UAE-bred talent shapes the country’s relationship with hip-hop
13 May 2024 08:50

Khaled Al Khawaldeh (Abu Dhabi)


The UAE’s relationship with hip-hop is one that has grown through the years. Attracted to the luxurious sight of Dubai and Abu Dhabi, rappers from around the world reference the UAE in their songs as a symbol of status. Artists like Drake, Future, and Stormzy talk casually of their escapades in the country’s glittering cities as testament to their dominance of the genre.

But as the culture develops, a new generation of artists is challenging this status-quo, expressing the nuances of growing up in this uniquely diverse place. Using the raw energy and authenticity of hip-hop, they deliver stories that go further than the tired and overused representations of status – exploring what it means to exist on the crossroads of East and West, and the new world and old.

Speaking to Aletihad behind the scenes at the BRED hip-hop festival held in Abu Dhabi’s Yas Island in April, locally based artists from across the UAE spoke of how the cosmopolitan country shaped their sound, and how far the culture had come.

“I feel like Abu Dhabi has managed to bring different cuisines and welcome them in a very inclusive way. And in one way or another, that formula equated to something different. You come here and you have a Hassan Matar, like you’re probably not going to find that somewhere else,” Abu Dhabi-raised, spoken word hip-hop Artist, Jaysus Zain, told Aletihad, referencing the popular, local cult classic sandwich which fuses Indian and local flavours.

“So, bringing it back music, we have a very similar thing. Artists and producers bring their own sauce to it, their own tradition; for example, I know many artists sampling old Emirati music.”

Jaysus says his international upbringing in the UAE gave him a unique mixture of influences, including sounds and ideas from his Sudanese origins, his Arab friends, and the Western influence found in the country. This sentiment was shared by artist Triple M, another home-grown Abu Dhabi talent, whose music is littered with references to his upbringing in the capital. In conversation with Aletihad, he explained that he was overjoyed at the opportunity to perform in the place which made him who he is.

“It was very special performance because this is my hometown. I was born here. I was raised here. Went to school here. It’s actually incredible, my family and friends were all in the crowd,” he told Aletihad after his performance.

“I mention Karak a lot in my music. I mentioned Mina a lot. I talk about Nadi Seyahi [Tourist Club]. These spots are very sentimental to people grew up here in Abu Dhabi, and they know what I’m talking about just by mentioning one word. It creates sense of nostalgia. It gives me the sense of identity that I longed for in my music for a long time.”

For Triple M, seeing how the scene has developed over the years is something that gives him motivation for the future, believing the likelihood of succeeding in the industry to feel tangible. He describes how he would previously travel long distances just to be able to attend events like this. Now he found himself performing to crowds, sharing stages with hip-hop heavyweights like AJ Tracey and Metro Boomin.
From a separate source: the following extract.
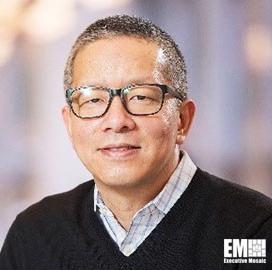 Steven Oh Joins ManTech as Mission, Enterprise IT VP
“To be honest, right now we’re witnessing a transitional period here in Abu Dhabi - in the country, really. They’re supporting the culture a lot and it’s amazing to be a part of it,” he said.

Ugly Moss, a Dubai raised artist from a Syrian and Egyptian background, also described that it was the unique mixtures of sounds and cultures that led to his distinct Arabic style. He said there had been a big shift away from purely American sounds and English vocabulary, with many artists now picking up the genre in their own native Arabic, something which he himself had chosen to do.

“I feel like at least in the MENA region, [rap] it was like radio music. They don’t go and open up new ways, new sounds, and they didn’t work on that until later on. When people did that, it showed the other kids and everyone else that, yo, you can do it too. And we can expand our music,” he told Aletihad.

“As a person I went through that. When I was growing up, I was always looking up to outside music, Western music. That’s what made me do English music at the beginning, but when I heard new types of music in Arabic, I was like whoa, that’s happening. That’s what inspired me to change to Arabic.”

Ugly Moss said there he felt that there were very few better places to be based as an upcoming artist, believing it to be an exciting time for hip-hop in the region, with crowds really warming to new and experimental sounds.

“I’m so excited to be on the same stage with like, artists that I actually listen to and I’m a fan of at the same time. So, it’s amazing being here. And its dope opportunity,” he said.